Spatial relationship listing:
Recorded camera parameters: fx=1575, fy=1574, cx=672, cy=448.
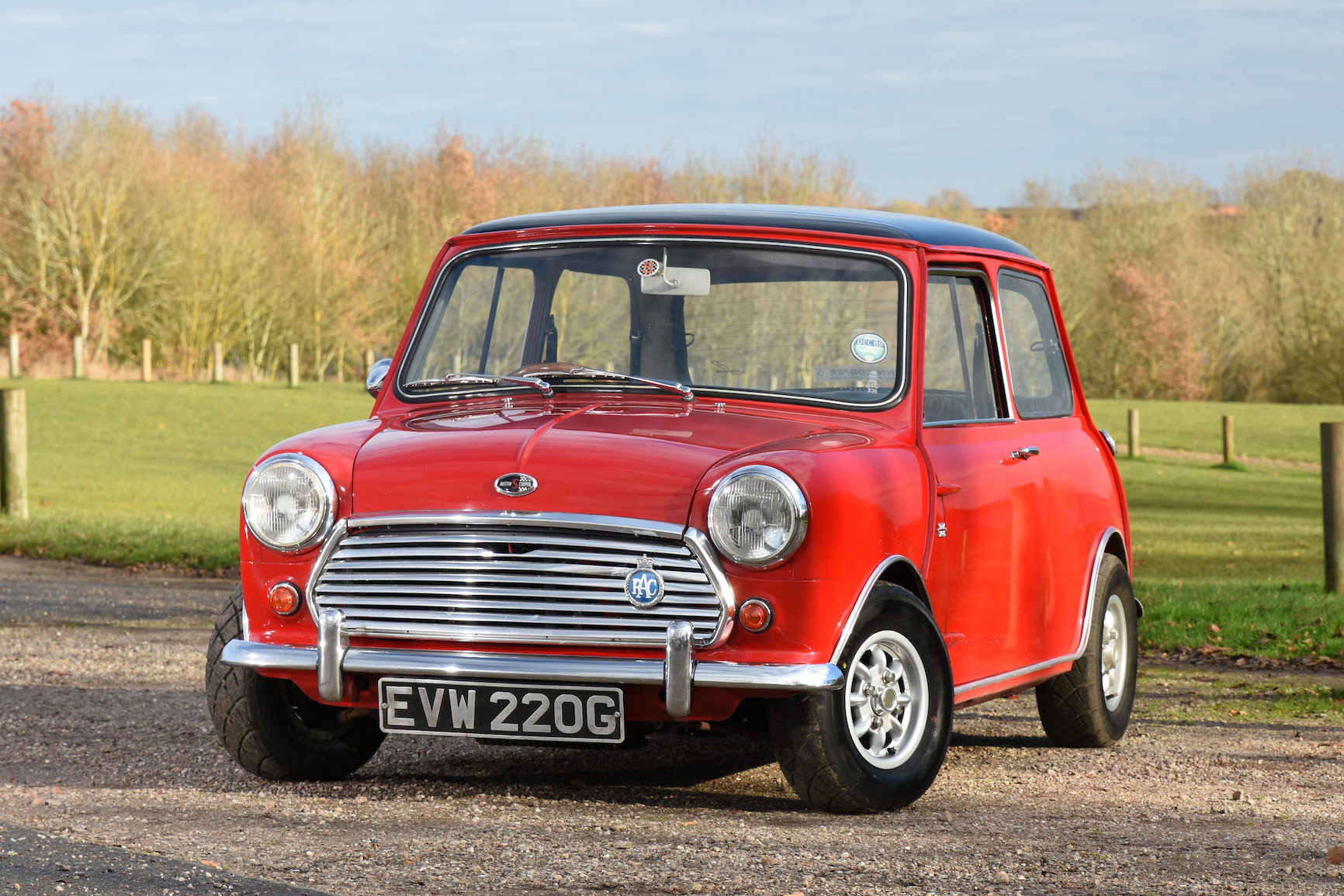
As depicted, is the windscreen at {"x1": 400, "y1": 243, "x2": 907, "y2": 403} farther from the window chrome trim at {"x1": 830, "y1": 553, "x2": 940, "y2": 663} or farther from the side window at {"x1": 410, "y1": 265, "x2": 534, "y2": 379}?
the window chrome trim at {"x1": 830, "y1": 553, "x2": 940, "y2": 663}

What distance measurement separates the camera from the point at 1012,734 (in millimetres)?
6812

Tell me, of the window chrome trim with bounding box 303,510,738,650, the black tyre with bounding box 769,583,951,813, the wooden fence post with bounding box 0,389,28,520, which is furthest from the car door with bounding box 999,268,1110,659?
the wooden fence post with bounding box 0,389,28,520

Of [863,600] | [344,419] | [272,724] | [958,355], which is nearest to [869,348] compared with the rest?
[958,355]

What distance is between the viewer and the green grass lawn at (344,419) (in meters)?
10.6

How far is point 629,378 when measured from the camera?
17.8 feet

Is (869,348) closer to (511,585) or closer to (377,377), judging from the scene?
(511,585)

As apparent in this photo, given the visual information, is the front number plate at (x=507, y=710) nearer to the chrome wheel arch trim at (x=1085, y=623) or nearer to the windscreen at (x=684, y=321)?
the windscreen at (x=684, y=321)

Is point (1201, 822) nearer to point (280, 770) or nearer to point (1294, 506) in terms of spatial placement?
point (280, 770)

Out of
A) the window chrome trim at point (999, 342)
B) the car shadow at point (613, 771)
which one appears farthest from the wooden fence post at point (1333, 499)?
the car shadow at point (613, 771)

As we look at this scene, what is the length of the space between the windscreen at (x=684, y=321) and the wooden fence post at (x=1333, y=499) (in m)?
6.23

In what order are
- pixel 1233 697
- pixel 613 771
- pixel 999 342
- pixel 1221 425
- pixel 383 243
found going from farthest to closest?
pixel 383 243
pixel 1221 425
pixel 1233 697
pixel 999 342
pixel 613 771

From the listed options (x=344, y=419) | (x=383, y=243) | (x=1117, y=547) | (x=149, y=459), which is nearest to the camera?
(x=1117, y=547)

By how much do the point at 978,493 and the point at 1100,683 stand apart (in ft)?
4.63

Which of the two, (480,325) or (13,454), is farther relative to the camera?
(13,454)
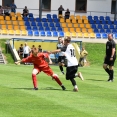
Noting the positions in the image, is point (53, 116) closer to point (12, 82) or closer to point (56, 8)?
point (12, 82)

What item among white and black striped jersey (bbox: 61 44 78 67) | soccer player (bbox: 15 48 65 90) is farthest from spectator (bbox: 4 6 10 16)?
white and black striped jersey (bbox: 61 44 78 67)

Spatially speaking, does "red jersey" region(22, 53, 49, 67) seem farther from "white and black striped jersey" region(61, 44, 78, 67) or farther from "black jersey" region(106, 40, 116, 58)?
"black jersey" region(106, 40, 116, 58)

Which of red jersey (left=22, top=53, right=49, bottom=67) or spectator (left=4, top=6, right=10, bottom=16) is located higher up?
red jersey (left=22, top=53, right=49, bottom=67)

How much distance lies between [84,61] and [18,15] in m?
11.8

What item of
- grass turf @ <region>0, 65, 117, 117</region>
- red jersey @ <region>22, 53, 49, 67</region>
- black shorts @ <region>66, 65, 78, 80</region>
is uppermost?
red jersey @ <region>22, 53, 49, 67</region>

*EXERCISE DETAILS*:
Quote the part of the listing that opens with the line containing "How much distance" and runs through the end of the listing, both ends included.

*THE RESPONSE*:
How much distance lies between [84,61] and [18,15] in m?
11.8

What item of
- grass turf @ <region>0, 65, 117, 117</region>
- red jersey @ <region>22, 53, 49, 67</region>
- black shorts @ <region>66, 65, 78, 80</region>
is uppermost?
red jersey @ <region>22, 53, 49, 67</region>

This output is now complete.